Show the lines below that contain the string "annotators".

** Opening RAW DATA block **

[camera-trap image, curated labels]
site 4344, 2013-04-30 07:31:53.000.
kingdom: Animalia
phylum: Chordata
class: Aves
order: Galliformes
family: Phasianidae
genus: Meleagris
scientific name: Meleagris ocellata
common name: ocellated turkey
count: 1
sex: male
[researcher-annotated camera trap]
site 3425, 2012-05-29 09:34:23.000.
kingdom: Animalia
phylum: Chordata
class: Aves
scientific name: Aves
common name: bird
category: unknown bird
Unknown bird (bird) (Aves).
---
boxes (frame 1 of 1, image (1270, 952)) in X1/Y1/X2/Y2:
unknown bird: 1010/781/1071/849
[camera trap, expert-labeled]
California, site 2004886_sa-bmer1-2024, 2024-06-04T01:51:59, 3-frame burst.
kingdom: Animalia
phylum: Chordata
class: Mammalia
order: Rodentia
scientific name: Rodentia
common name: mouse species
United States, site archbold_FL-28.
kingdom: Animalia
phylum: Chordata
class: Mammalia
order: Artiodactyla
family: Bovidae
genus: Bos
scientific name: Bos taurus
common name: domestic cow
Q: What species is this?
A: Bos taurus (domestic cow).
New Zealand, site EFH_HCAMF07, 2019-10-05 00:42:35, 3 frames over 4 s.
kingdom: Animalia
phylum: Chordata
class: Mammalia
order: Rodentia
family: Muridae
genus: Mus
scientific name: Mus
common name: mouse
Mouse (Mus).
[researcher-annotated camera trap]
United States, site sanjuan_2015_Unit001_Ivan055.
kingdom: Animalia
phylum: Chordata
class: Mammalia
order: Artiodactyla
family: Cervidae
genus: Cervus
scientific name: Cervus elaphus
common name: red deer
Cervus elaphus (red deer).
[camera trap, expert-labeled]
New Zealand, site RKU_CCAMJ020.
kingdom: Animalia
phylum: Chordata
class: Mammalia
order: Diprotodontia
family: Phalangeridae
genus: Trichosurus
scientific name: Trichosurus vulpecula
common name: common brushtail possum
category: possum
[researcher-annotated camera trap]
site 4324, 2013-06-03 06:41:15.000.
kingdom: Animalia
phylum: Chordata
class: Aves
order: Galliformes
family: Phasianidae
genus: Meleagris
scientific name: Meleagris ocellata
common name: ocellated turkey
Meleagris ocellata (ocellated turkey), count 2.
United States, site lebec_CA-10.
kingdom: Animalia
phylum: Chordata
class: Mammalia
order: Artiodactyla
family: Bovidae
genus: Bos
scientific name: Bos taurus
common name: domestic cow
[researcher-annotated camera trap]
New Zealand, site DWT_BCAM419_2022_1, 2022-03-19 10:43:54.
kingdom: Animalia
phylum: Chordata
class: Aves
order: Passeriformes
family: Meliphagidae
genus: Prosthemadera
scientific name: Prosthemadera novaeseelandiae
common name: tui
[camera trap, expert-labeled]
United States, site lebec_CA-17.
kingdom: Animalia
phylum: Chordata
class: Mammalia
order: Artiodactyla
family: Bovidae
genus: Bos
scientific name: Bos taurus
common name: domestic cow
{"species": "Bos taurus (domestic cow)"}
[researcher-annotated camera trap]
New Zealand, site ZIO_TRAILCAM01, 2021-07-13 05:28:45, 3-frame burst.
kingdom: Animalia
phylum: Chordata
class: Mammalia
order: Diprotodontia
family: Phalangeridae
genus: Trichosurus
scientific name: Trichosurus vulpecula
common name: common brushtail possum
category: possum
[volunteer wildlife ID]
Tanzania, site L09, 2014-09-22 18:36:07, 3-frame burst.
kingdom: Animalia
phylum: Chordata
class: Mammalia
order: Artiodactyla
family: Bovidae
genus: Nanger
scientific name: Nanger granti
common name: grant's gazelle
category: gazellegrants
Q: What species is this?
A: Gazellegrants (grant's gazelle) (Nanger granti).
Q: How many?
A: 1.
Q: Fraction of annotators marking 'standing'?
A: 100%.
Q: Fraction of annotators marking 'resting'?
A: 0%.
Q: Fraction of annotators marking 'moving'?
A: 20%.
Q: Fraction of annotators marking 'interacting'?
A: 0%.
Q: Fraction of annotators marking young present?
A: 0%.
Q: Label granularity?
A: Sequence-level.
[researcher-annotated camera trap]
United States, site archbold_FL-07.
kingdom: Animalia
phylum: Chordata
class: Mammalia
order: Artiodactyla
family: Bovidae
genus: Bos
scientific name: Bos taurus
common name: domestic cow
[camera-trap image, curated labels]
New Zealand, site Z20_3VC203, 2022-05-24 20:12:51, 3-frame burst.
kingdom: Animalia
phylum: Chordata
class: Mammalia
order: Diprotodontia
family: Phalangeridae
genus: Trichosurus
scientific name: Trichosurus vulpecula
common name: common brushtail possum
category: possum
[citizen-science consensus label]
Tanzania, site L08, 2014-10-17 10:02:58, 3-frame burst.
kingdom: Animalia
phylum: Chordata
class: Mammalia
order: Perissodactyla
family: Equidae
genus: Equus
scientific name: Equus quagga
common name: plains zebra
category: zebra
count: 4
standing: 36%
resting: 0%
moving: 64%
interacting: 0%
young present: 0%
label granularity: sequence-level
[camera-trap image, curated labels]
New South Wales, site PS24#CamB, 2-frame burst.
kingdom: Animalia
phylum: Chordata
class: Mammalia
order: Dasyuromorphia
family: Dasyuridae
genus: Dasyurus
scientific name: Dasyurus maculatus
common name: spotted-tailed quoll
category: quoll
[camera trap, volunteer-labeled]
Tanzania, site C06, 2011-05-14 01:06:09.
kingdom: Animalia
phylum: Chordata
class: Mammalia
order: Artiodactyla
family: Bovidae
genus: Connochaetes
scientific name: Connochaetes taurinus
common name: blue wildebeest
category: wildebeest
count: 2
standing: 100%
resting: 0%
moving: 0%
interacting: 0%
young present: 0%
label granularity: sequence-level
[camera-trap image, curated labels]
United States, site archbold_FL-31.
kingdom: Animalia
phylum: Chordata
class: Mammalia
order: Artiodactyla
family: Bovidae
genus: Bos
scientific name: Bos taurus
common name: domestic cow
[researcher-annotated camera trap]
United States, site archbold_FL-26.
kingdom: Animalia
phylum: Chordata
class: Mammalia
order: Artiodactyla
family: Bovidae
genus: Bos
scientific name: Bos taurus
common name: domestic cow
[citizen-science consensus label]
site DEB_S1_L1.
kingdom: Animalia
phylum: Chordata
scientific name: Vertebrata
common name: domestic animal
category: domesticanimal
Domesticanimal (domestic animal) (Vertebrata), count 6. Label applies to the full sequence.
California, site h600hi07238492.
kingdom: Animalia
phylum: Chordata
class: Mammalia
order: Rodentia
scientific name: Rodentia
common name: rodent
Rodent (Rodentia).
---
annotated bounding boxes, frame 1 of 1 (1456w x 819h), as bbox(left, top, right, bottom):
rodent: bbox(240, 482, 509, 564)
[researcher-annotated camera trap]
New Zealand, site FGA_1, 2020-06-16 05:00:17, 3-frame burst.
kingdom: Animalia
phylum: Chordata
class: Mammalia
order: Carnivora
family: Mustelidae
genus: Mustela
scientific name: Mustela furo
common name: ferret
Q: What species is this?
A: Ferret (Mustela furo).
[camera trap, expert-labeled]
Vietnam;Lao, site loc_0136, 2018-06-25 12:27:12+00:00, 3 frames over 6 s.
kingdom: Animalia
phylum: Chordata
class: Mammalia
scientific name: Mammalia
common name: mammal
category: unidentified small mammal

** Closing RAW DATA block **

▶ [RESPONSE BELOW]
Q: Fraction of annotators marking 'standing'?
Q: Fraction of annotators marking 'resting'?
Q: Fraction of annotators marking 'moving'?
Q: Fraction of annotators marking 'interacting'?
Q: Fraction of annotators marking young present?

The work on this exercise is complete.